The headline on Jay Fleitman’s June 4 column (“UMass conference prompts questions for Jewish community”) inspired hope that there might be some interesting and constructive thoughts on the recent controversial conference at UMass about the Israel/Palestine issue. But the column disappointed.
Fleitman believes that the BDS, or boycott, divestment and sanctions, movement is an expression of anti-Semitism, and implies that the recent attacks on synagogues are somehow connected to this. He ignores the fact that the Pittsburgh shooter published an anti-immigration screed right before the attacks. Thus it’s much more likely that these shootings were inspired by President Trump, whose hateful rhetoric has given permission to loonies all over America to act on their dangerous passions and fantasies.
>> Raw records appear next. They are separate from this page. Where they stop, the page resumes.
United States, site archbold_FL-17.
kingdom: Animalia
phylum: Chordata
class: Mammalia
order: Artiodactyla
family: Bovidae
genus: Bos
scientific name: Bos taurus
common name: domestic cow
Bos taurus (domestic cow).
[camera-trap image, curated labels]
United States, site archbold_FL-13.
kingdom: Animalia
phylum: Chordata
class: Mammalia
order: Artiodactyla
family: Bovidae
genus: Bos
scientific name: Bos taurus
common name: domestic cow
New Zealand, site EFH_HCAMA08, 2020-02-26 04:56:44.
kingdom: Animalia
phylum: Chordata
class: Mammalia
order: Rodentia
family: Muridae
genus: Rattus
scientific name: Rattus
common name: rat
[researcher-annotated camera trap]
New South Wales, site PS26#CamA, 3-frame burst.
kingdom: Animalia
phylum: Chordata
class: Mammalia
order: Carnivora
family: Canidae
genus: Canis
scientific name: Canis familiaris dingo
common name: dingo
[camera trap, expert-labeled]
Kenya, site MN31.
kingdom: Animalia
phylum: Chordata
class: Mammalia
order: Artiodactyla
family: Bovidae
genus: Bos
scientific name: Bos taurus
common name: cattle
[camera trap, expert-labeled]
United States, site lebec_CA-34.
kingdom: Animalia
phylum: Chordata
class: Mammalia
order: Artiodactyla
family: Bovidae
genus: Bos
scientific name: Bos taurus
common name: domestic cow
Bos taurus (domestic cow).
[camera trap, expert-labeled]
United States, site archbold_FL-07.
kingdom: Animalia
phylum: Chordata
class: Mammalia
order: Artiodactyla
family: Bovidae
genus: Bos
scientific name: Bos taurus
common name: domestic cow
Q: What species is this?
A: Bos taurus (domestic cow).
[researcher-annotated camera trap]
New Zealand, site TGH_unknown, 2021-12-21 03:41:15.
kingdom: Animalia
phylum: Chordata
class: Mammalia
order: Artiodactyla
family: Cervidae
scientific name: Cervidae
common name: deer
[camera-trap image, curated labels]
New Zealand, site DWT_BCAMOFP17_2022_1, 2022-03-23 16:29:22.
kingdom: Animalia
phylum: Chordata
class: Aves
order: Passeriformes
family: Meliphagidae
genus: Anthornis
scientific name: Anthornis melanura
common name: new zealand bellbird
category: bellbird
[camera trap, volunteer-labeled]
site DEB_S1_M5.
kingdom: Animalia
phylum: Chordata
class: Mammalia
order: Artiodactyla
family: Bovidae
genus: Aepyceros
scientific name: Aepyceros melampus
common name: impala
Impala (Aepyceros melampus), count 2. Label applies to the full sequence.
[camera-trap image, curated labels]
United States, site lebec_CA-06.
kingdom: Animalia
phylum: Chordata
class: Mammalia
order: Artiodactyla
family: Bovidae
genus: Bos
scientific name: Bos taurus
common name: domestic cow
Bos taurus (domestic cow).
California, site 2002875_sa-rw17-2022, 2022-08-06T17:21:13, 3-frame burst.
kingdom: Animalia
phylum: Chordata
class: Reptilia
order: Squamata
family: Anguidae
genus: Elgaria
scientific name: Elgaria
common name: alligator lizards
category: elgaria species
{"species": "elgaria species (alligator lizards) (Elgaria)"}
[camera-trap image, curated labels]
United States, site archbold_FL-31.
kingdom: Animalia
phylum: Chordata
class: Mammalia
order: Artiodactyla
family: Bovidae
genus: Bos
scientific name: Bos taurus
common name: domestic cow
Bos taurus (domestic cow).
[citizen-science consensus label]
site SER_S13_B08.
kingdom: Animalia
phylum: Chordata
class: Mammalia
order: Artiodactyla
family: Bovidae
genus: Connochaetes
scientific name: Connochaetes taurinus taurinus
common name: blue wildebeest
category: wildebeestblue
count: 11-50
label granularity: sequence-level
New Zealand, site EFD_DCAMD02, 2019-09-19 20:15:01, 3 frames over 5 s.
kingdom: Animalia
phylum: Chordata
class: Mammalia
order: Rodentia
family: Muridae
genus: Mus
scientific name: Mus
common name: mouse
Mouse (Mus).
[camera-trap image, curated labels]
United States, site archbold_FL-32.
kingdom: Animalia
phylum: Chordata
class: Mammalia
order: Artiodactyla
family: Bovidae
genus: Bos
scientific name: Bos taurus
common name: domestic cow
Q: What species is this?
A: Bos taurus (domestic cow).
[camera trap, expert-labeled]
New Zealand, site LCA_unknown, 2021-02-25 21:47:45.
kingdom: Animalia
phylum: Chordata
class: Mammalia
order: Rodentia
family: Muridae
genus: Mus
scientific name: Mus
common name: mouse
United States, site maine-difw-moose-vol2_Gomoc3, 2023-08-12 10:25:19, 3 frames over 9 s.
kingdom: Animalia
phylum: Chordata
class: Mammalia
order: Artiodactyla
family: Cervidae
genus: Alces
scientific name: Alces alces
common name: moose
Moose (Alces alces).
He goes on to question why American Jews should lean Democratic when so many in that party have aligned themselves with the Palestinian cause and against the government of Israel.
But the real questions for the Jewish community are much more difficult. How can we reconcile our support for the existence of a Jewish homeland with the heinous policies of its government, which has abandoned the two-state solution and seems determined to embrace the idea of ruling over a Palestinian under-class in perpetuity, thus abandoning the democratic ideals on which it was founded?
And a question for the BDS proponents who claim they are not anti-Semitic: Have you no concern that your allies (whether you like it or not) are Hamas and Hezbollah, whose goal is the destruction of Israel and the murder of its inhabitants?